### [ITEMS]

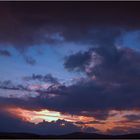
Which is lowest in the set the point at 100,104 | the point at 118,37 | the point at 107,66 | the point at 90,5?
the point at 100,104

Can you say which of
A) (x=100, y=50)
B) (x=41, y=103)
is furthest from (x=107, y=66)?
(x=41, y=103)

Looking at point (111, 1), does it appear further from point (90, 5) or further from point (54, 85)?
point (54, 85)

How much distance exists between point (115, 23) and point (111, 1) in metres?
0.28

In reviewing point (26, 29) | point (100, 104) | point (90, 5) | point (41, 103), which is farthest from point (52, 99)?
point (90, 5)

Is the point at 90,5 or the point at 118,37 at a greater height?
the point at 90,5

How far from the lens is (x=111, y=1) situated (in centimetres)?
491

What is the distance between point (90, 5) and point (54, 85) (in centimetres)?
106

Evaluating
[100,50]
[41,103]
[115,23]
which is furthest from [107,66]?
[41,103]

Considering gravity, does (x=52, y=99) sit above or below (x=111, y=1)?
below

...

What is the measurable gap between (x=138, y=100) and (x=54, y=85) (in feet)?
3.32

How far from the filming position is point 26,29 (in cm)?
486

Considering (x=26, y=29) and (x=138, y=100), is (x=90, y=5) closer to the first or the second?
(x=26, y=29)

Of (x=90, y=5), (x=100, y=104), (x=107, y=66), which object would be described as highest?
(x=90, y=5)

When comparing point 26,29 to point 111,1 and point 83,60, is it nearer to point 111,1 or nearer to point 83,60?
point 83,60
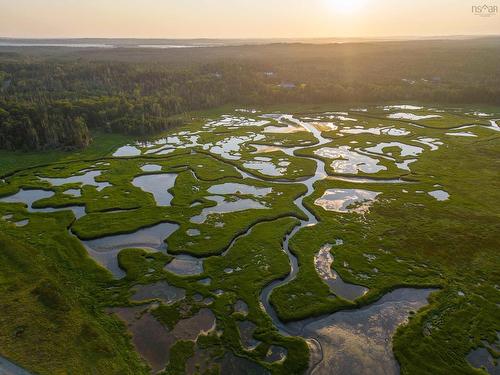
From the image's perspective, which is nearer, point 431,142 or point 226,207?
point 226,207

--

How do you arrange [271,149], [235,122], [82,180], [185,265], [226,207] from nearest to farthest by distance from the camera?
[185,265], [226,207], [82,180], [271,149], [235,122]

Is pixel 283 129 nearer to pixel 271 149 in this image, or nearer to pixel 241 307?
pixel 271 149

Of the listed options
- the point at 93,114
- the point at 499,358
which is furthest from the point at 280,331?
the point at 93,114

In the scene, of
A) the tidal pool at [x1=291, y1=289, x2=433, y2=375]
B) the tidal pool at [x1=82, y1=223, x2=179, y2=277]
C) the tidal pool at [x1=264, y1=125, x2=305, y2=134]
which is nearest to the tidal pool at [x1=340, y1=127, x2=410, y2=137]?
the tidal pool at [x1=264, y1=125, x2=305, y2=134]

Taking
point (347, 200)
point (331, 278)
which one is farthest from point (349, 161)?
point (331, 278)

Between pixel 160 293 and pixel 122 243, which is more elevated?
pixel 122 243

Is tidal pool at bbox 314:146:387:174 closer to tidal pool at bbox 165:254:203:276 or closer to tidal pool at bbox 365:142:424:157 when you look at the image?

### [GIVEN PROBLEM]
Pull out each line of the data above that contains the string "pool".

### [TASK OUTPUT]
A) the tidal pool at [x1=291, y1=289, x2=433, y2=375]
B) the tidal pool at [x1=82, y1=223, x2=179, y2=277]
C) the tidal pool at [x1=264, y1=125, x2=305, y2=134]
which is nearest to the tidal pool at [x1=340, y1=127, x2=410, y2=137]?
the tidal pool at [x1=264, y1=125, x2=305, y2=134]
Is tidal pool at bbox 314:146:387:174 closer to tidal pool at bbox 165:254:203:276 or closer to tidal pool at bbox 365:142:424:157 when you look at the image?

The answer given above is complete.